Methyl-6′-amino-5-chloro-3′-methyl-2-oxo-1′-phenyl-1′H-spiro[indoline-3,4′-pyrano[2,3-c]pyrazole]-5′-carboxylate (4d) (Table 2, entry 4)
mp 224–226 °C; 1H-NMR (500 MHz, DMSO-d6): δ (ppm) 1.61 (s, 3H, CH3), 3.34 (s, 3H, OCH3), 6.88 (d, 1H, J = 10.0 Hz, Ar), 7.11 (d, 1H, J = 2.5 Hz, Ar), 7.22 (dd, 1H, J 1 = 10.0, J 2 = 2.5 Hz, Ar), 7.53 (t, 1H, J = 10.0 Hz, Ar), 7.52 (t, 2H, J = 10.0 Hz, Ar), 7.82 (d, 2H, J = 10.0 Hz, Ar), 8.21 (s, 2H, NH2), 10.66 (s, 1H, NH). 13C-NMR (125 MHz, DMSO-d6): δ 12.2, 48.3, 51.0, 74.8, 98.0, 110.7, 120.6, 124.0, 126.2, 126.9, 128.2, 129.9, 137.8, 138.2, 141.3, 144.4, 144.6, 161.8, 168.3, 179.4. Anal calcd for C22H17ClN4O4: C, 60.49; H, 3.92; Cl, 8.12; N, 12.83. Found: C, 60.18; H, 3.98; N, 12.71.
Methyl-6′-amino-5-nitro-3′-methyl-2-oxo-1′-phenyl-1′H-spiro-[indoline-3,4′-pyrano[2,3-c]pyrazole]-5′-carboxylate (4e) (Table 2, entry 5)

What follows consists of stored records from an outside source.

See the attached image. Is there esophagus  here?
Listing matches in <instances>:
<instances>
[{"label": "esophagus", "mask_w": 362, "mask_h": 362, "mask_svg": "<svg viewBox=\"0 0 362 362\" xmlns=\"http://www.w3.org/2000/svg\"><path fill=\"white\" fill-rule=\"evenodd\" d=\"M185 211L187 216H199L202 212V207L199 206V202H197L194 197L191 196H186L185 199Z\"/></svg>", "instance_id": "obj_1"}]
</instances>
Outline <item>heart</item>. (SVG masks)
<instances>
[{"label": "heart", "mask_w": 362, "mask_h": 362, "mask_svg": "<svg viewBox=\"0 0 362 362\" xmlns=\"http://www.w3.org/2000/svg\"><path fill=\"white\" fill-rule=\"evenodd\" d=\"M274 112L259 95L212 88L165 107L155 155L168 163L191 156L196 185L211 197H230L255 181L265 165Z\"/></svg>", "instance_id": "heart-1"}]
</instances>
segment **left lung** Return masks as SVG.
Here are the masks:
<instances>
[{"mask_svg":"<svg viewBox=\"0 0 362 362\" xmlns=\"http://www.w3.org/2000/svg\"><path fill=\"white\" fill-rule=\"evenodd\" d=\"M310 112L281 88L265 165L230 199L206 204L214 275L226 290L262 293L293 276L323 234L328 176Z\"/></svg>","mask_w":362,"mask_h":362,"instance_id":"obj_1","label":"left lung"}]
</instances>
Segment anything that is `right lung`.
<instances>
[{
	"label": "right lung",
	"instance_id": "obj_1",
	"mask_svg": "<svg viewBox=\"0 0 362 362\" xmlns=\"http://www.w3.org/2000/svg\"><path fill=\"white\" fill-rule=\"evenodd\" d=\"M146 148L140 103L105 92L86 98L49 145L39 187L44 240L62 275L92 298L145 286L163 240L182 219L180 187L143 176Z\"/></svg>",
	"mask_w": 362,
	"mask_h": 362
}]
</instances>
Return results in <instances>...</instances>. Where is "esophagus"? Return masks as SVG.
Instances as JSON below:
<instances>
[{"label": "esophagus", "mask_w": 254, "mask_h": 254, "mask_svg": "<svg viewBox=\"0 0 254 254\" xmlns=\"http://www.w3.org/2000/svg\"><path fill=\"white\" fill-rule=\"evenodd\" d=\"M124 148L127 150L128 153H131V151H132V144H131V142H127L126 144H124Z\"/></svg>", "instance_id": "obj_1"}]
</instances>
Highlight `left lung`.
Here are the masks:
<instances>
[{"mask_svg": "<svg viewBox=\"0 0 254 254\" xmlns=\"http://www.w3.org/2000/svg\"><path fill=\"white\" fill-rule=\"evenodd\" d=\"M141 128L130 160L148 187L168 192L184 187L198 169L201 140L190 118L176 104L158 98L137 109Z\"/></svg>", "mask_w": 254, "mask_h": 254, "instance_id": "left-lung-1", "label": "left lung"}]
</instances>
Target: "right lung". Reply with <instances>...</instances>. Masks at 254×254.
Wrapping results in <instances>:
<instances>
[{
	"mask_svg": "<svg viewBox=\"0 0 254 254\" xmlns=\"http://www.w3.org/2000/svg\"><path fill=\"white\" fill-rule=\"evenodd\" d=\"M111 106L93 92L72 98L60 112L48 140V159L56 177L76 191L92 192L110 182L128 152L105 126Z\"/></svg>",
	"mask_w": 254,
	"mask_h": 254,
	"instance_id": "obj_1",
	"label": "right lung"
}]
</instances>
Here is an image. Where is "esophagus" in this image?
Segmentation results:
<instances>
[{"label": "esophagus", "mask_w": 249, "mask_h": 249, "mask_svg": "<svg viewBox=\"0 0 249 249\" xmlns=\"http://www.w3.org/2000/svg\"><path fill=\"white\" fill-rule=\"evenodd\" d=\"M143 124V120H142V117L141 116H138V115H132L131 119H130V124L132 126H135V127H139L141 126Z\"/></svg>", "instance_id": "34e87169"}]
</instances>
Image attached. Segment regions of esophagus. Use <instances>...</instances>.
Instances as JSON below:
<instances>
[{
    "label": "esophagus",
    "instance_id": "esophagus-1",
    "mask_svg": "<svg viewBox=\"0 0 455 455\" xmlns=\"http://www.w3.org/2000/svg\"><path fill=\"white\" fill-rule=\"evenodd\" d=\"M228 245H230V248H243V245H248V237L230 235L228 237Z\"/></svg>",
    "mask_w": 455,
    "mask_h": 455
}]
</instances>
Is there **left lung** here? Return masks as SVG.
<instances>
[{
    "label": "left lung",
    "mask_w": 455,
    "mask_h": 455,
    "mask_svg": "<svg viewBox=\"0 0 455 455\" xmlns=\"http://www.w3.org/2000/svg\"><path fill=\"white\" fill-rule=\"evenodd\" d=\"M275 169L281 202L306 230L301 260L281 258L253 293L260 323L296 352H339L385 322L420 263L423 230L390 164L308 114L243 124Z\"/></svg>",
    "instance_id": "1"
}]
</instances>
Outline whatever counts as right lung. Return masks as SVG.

mp 241–243 °C. 1H-NMR (500 MHz, DMSO-d6): δ 1.61 (s, 3H, CH3), 3.33 (s, 3H, OCH3), 7.09 (d, 1H, J = 8.8 Hz, Ar), 7.36 (t, 1H, J = 7.3 Hz, Ar), 7.53 (t, 2H, J = 7.8 Hz, Ar), 7.83 (d, 2H, J = 7.8 Hz, Ar), 7.97 (d, 1H, J = 2.0 Hz, Ar), 8.18 (dd, 1H, J 1 = 8.5, J 2 = 2.2 Hz, Ar), 8.27 (s, 2H, NH2), 11.27 (s, 1H, NH).13C-NMR (125 MHz, DMSO-d6): δ 12.3, 48.2, 51.1, 74.3, 97.3, 109.6, 120.7, 125.9, 127.0, 129.4, 129.8, 137.2, 137.8, 143.0, 144.2, 144.8, 148.9, 161.9, 168.1, 180.2. Anal calcd for C22H17N5O6: C, 59.06; H, 3.83; N, 15.65. Found: C, 58.78; H, 3.90; N, 15.51.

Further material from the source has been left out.